- _Exercise_
Write out again only the lines between the one with "駐車場並列３台はなかなかない！南区六ッ川4丁目中古戸建のバルコニー" and the end of the records below, both ends counted, and don't include the pictures.

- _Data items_

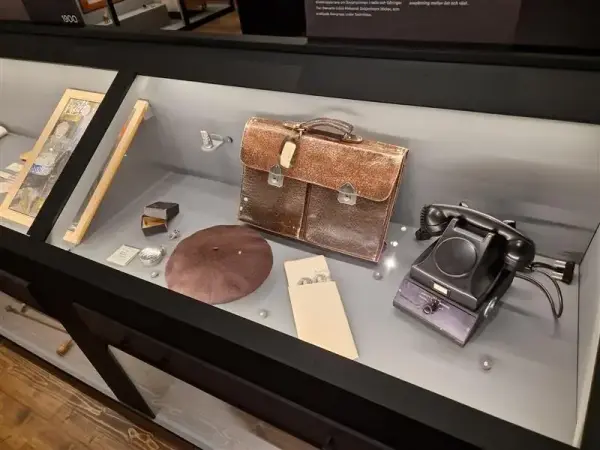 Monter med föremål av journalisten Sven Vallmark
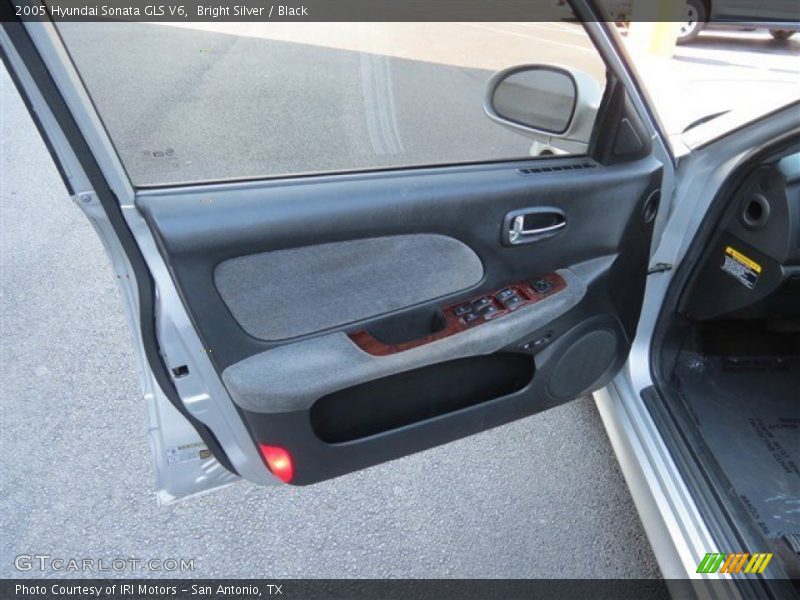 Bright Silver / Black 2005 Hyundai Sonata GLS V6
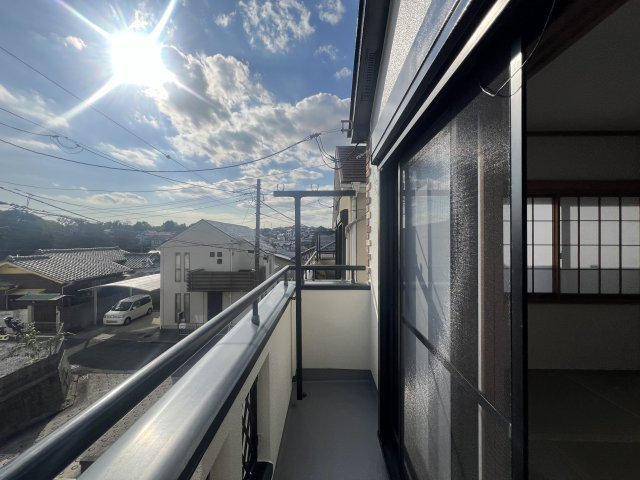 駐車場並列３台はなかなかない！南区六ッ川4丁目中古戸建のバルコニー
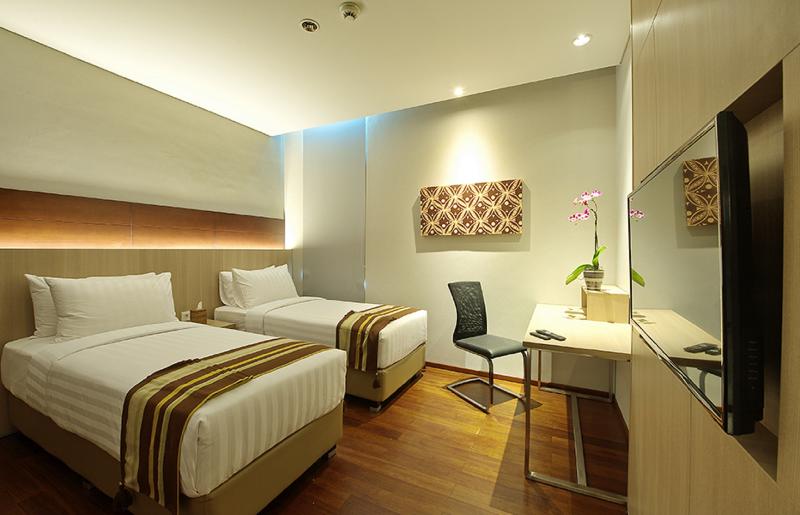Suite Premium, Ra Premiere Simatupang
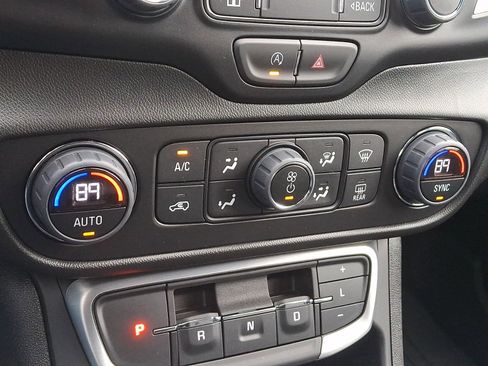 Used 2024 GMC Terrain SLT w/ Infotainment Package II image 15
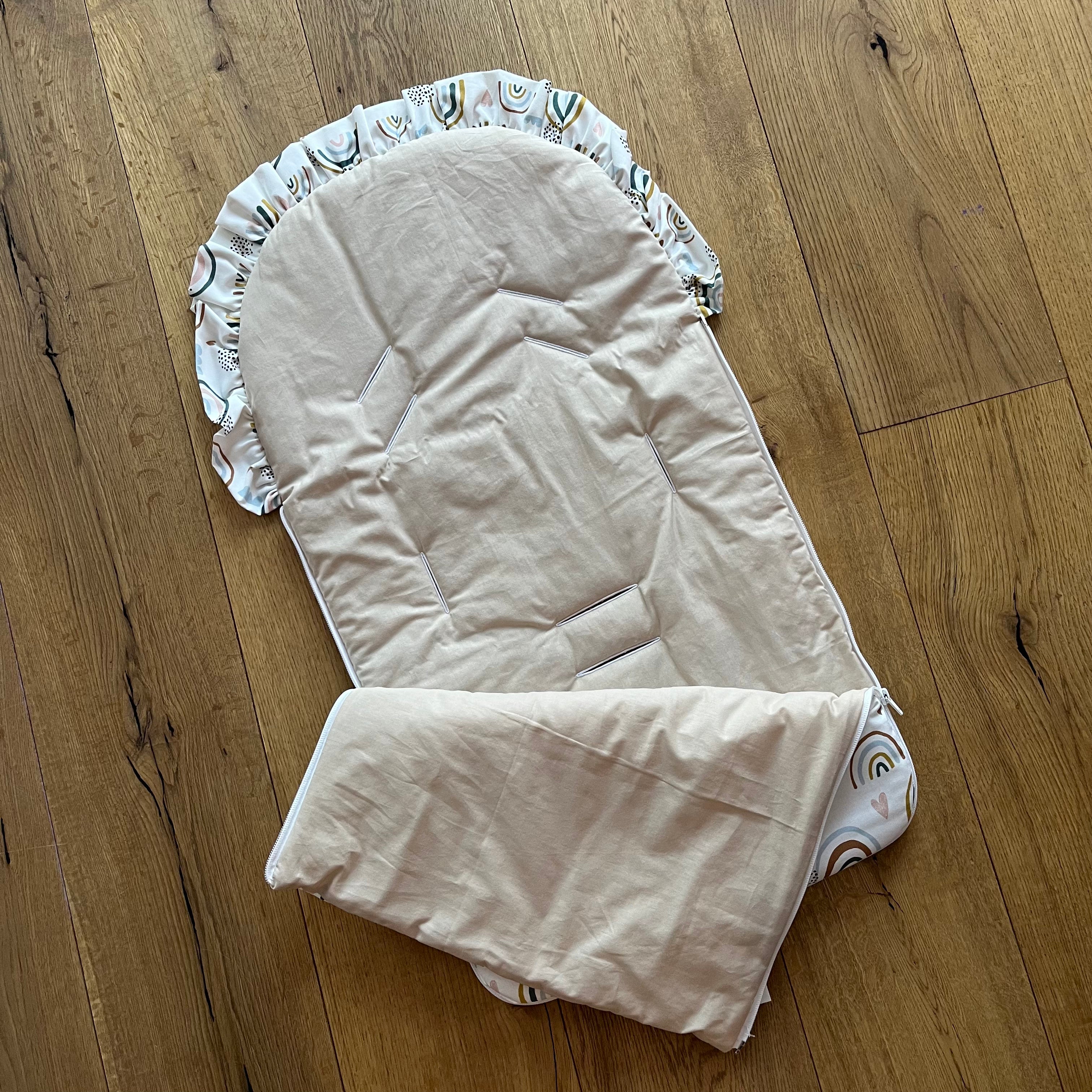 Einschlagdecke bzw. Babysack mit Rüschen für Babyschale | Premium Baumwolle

- _Task solution_
 駐車場並列３台はなかなかない！南区六ッ川4丁目中古戸建のバルコニー
Suite Premium, Ra Premiere Simatupang
 Used 2024 GMC Terrain SLT w/ Infotainment Package II image 15
 Einschlagdecke bzw. Babysack mit Rüschen für Babyschale | Premium Baumwolle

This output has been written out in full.